▼▼▼

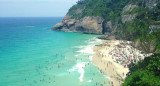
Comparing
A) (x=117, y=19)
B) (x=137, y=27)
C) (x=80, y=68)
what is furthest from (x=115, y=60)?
(x=117, y=19)

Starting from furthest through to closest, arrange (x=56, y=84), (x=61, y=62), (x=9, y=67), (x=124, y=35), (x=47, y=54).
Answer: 1. (x=124, y=35)
2. (x=47, y=54)
3. (x=61, y=62)
4. (x=9, y=67)
5. (x=56, y=84)

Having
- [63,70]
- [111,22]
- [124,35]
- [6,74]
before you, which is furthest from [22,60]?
[111,22]

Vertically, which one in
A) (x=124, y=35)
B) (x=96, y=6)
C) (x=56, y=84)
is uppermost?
(x=96, y=6)

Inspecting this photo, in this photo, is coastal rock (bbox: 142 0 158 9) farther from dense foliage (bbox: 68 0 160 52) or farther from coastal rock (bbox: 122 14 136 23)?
coastal rock (bbox: 122 14 136 23)

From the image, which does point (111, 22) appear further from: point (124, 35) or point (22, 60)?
point (22, 60)

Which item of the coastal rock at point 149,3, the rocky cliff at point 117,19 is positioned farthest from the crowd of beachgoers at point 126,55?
the coastal rock at point 149,3

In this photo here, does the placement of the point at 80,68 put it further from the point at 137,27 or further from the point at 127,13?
the point at 127,13

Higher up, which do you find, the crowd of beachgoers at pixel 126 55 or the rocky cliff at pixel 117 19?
the rocky cliff at pixel 117 19

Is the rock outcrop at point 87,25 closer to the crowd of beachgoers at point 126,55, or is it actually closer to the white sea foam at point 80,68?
the crowd of beachgoers at point 126,55
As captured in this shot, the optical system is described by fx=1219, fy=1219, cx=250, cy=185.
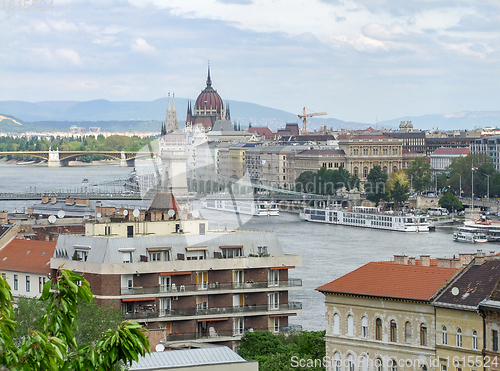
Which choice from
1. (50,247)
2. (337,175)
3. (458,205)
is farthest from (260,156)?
(50,247)

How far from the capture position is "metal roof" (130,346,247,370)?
819 centimetres

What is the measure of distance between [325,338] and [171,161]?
12.1 m

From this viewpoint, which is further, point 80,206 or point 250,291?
point 80,206

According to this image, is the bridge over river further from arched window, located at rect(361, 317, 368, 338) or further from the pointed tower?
arched window, located at rect(361, 317, 368, 338)

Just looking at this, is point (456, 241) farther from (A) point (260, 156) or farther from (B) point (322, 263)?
(A) point (260, 156)

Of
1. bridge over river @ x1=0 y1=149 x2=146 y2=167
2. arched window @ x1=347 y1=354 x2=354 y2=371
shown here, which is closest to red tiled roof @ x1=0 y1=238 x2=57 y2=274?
arched window @ x1=347 y1=354 x2=354 y2=371

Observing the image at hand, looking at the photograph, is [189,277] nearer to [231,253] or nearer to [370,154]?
[231,253]

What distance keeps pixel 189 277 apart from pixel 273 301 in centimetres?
104

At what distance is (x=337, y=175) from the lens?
6078 cm

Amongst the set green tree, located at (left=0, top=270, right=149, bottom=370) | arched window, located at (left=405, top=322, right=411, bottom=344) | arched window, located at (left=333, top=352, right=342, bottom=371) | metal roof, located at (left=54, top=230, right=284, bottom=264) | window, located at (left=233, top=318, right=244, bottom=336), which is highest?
green tree, located at (left=0, top=270, right=149, bottom=370)

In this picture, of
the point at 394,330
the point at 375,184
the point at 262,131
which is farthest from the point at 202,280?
the point at 262,131

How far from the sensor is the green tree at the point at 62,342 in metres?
3.79

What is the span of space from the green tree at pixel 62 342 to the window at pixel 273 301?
32.3ft

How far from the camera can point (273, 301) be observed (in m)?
13.9
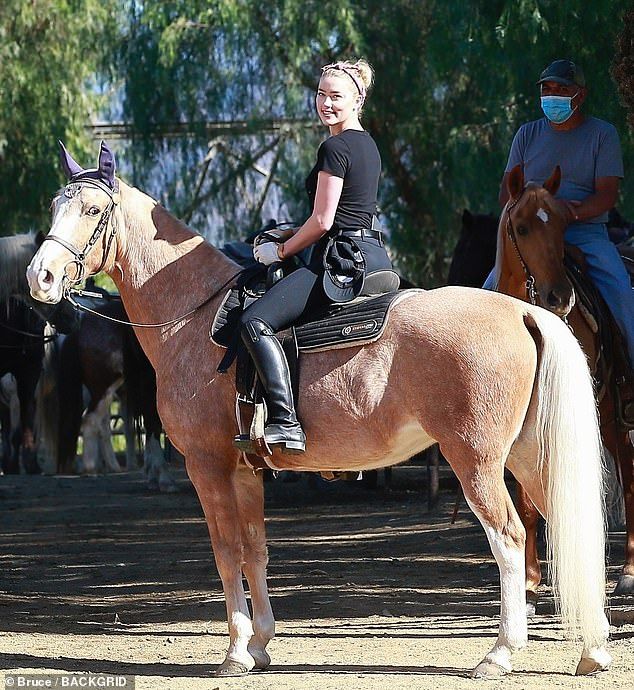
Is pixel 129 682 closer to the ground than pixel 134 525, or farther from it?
farther from it

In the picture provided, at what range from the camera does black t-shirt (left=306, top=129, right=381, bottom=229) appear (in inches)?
211

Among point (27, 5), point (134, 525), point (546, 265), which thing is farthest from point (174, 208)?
point (546, 265)

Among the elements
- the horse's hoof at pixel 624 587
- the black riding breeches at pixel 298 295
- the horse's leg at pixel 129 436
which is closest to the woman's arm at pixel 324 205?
the black riding breeches at pixel 298 295

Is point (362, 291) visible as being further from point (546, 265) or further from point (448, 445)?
point (546, 265)

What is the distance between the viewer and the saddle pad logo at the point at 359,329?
522 cm

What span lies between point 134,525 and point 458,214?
6871mm

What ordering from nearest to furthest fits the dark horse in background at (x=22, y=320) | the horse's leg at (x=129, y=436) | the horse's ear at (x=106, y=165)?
the horse's ear at (x=106, y=165)
the dark horse in background at (x=22, y=320)
the horse's leg at (x=129, y=436)

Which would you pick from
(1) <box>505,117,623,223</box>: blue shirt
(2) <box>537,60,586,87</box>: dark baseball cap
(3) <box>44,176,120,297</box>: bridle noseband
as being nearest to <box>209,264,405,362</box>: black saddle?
(3) <box>44,176,120,297</box>: bridle noseband

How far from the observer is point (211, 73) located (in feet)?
56.5

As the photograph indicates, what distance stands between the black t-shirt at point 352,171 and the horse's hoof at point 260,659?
198cm

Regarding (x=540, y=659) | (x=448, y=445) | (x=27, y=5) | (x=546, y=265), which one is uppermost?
(x=27, y=5)

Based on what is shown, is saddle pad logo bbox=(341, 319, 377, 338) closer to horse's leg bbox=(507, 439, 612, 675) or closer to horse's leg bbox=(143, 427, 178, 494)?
horse's leg bbox=(507, 439, 612, 675)

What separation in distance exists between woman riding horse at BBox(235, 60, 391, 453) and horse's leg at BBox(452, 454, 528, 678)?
2.56 ft

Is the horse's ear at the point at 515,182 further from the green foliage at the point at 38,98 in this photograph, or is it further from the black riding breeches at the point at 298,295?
the green foliage at the point at 38,98
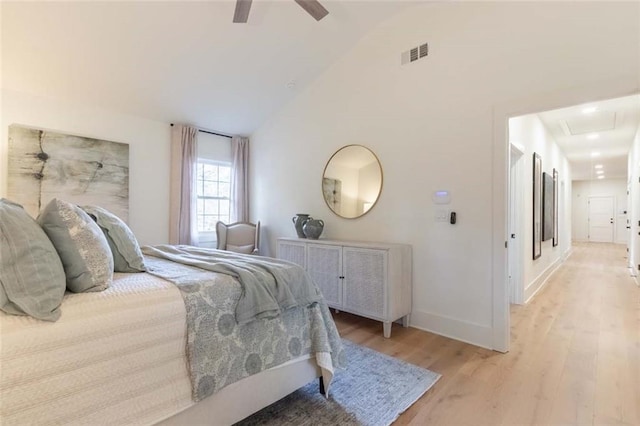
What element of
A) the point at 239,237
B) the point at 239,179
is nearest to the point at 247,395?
the point at 239,237

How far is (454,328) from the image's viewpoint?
2.74m

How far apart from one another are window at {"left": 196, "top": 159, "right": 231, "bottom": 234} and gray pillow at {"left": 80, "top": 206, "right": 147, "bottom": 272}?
9.57 feet

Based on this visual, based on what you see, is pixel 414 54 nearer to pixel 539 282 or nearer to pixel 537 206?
pixel 537 206

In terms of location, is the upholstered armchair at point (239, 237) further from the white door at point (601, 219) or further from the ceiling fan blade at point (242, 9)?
the white door at point (601, 219)

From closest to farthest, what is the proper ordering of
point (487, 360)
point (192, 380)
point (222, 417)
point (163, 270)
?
point (192, 380) → point (222, 417) → point (163, 270) → point (487, 360)

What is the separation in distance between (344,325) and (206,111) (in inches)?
128

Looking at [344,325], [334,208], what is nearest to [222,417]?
[344,325]

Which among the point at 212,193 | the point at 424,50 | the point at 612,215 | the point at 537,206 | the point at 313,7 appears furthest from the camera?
the point at 612,215

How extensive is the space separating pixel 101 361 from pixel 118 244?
721mm

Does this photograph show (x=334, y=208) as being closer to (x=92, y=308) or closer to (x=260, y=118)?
(x=260, y=118)

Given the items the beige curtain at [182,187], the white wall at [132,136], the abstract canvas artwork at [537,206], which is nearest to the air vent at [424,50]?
the abstract canvas artwork at [537,206]

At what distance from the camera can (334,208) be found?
3.76 meters

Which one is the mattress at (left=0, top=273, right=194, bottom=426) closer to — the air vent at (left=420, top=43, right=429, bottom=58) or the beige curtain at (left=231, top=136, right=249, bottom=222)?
the air vent at (left=420, top=43, right=429, bottom=58)

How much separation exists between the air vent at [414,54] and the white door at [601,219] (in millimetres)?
9923
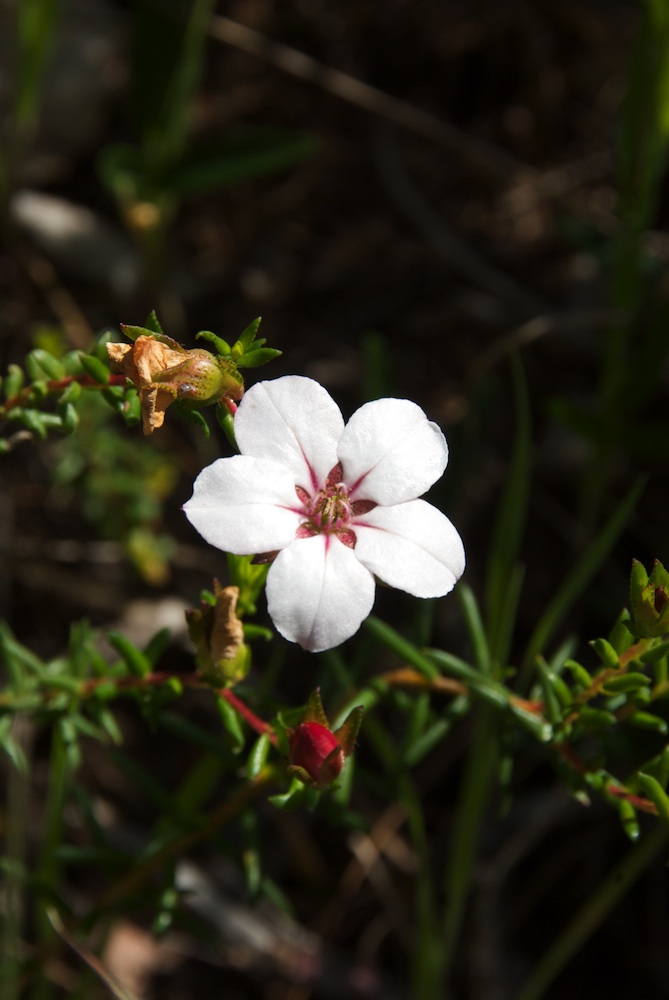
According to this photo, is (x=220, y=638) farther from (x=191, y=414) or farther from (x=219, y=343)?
(x=219, y=343)

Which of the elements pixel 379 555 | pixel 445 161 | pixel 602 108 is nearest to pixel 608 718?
pixel 379 555

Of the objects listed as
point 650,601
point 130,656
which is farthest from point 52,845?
point 650,601

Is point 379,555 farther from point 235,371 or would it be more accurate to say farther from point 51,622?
point 51,622

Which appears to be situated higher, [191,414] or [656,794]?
[191,414]

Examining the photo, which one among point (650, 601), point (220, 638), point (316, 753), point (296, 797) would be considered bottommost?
point (296, 797)

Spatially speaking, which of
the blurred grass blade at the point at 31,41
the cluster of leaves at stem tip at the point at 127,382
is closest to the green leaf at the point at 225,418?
the cluster of leaves at stem tip at the point at 127,382

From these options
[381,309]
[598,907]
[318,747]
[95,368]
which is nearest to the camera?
[318,747]
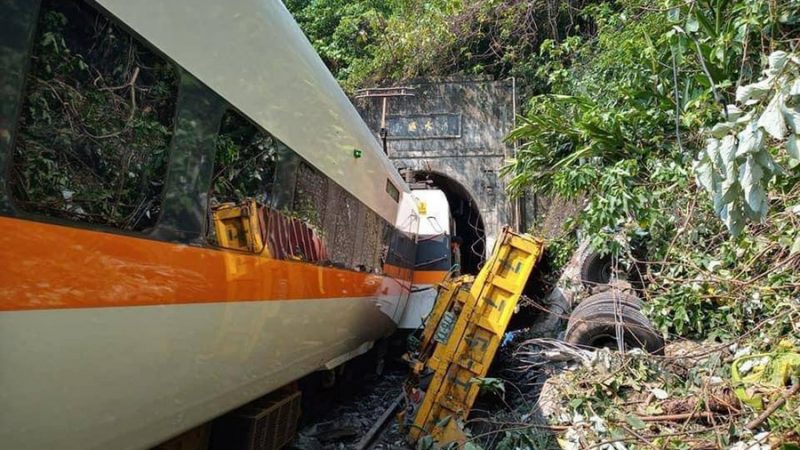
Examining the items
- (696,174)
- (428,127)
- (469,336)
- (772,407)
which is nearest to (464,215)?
(428,127)

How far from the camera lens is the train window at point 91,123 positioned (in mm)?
1689

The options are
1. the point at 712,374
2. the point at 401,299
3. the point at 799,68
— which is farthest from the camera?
the point at 401,299

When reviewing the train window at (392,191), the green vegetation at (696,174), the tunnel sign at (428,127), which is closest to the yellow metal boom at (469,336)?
the green vegetation at (696,174)

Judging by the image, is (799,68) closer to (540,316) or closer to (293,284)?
(293,284)

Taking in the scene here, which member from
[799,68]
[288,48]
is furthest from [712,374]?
[288,48]

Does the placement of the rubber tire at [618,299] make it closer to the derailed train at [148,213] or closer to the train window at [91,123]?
the derailed train at [148,213]

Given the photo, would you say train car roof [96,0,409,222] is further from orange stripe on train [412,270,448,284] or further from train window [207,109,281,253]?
orange stripe on train [412,270,448,284]

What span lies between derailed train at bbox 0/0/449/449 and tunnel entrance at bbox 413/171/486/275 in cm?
986

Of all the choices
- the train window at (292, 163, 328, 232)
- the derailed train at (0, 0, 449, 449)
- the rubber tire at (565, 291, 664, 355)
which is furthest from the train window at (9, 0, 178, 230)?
the rubber tire at (565, 291, 664, 355)

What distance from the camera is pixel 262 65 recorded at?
10.2 ft

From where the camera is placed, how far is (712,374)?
3725mm

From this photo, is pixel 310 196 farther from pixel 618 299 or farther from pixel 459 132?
pixel 459 132

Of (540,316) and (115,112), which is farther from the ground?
(115,112)

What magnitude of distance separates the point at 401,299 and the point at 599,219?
400 centimetres
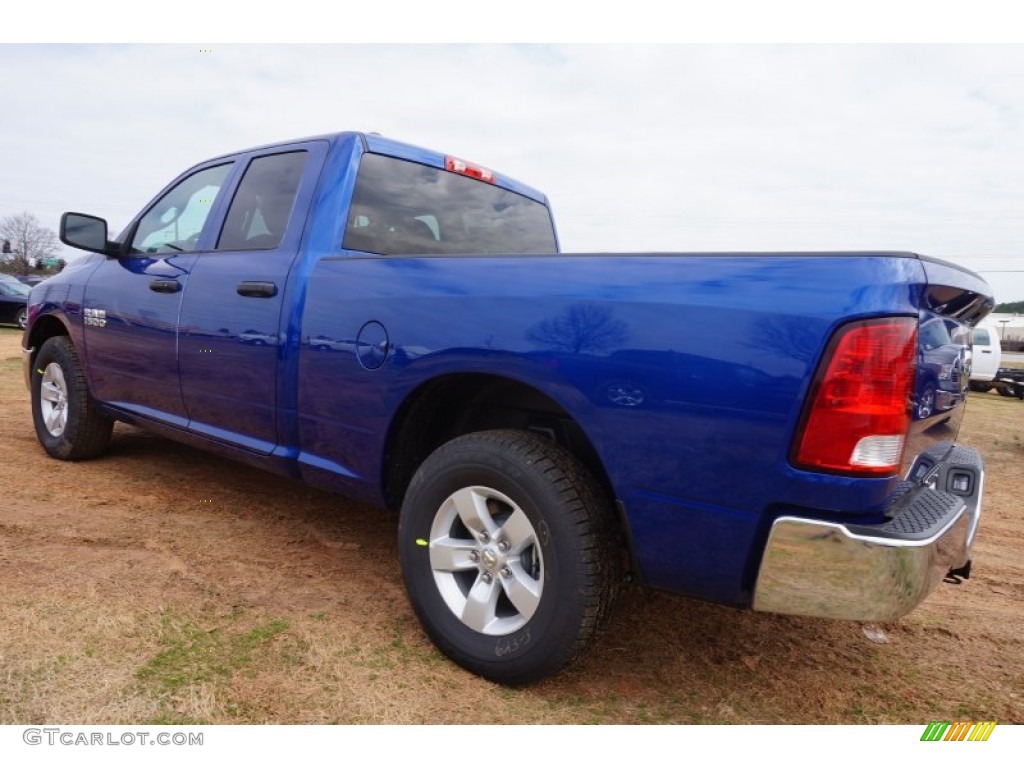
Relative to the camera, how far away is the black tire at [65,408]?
441 centimetres

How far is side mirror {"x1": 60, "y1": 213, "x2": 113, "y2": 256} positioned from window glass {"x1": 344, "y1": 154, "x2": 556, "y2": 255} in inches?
72.1

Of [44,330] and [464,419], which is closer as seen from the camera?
[464,419]

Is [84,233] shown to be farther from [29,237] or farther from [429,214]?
[29,237]

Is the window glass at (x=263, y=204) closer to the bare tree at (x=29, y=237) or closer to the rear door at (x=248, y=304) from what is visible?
the rear door at (x=248, y=304)

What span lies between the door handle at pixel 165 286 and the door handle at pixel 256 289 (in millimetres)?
584

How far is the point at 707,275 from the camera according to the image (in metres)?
1.94

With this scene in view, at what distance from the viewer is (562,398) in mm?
2146

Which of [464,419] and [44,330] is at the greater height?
[44,330]

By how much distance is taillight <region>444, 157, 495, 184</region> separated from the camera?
3.63 metres

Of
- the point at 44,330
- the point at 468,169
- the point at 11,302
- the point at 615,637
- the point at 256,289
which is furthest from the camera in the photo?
the point at 11,302

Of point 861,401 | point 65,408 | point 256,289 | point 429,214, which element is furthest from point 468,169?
point 65,408

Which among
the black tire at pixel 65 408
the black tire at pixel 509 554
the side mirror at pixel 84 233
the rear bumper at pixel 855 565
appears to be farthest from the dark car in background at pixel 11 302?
the rear bumper at pixel 855 565

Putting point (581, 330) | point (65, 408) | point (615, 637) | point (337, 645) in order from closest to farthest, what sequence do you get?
point (581, 330)
point (337, 645)
point (615, 637)
point (65, 408)

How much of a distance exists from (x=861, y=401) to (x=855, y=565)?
1.32 ft
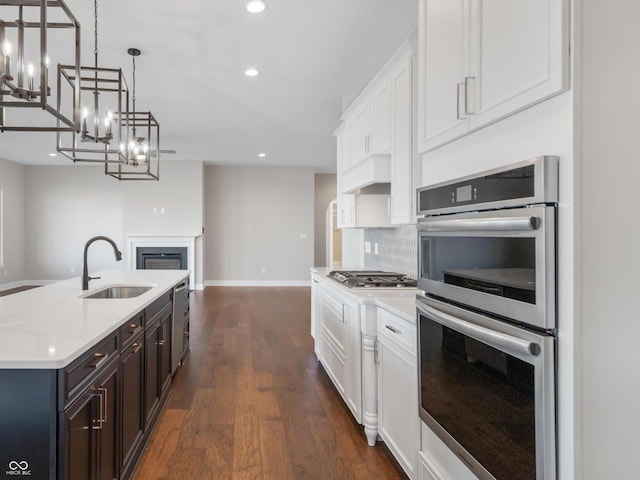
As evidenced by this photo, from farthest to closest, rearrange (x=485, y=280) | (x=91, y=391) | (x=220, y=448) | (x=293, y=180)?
(x=293, y=180) < (x=220, y=448) < (x=91, y=391) < (x=485, y=280)

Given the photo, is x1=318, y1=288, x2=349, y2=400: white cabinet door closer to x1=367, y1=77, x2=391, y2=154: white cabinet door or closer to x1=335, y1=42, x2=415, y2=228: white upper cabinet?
x1=335, y1=42, x2=415, y2=228: white upper cabinet

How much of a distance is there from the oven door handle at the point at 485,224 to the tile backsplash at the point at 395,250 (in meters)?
1.39

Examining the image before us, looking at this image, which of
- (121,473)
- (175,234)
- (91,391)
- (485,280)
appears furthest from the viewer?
(175,234)

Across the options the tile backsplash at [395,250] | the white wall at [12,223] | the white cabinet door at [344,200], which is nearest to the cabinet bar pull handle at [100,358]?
the tile backsplash at [395,250]

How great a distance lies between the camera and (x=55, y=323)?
5.90ft

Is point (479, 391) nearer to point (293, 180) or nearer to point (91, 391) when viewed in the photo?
point (91, 391)

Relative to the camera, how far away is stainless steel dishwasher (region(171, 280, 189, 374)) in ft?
11.3

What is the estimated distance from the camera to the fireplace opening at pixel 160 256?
914cm

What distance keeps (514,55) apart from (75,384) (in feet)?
5.53

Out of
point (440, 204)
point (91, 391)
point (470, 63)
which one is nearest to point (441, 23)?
point (470, 63)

▲▲▲

→ **Written task**
Can you recast the records above, from their start through the line containing "5. (x=56, y=84)", as a JSON list of strings with one string per line, skipping blank lines and leaving out the pictures?

→ **Solution**
[
  "Comparing",
  "A) (x=117, y=19)",
  "B) (x=137, y=27)",
  "C) (x=80, y=68)",
  "what is furthest from (x=115, y=60)?",
  "(x=117, y=19)",
  "Starting from furthest through to closest, arrange (x=56, y=84), (x=61, y=62), (x=9, y=67), (x=124, y=35), (x=47, y=54).",
  "Answer: 1. (x=124, y=35)",
  "2. (x=47, y=54)",
  "3. (x=61, y=62)",
  "4. (x=9, y=67)",
  "5. (x=56, y=84)"
]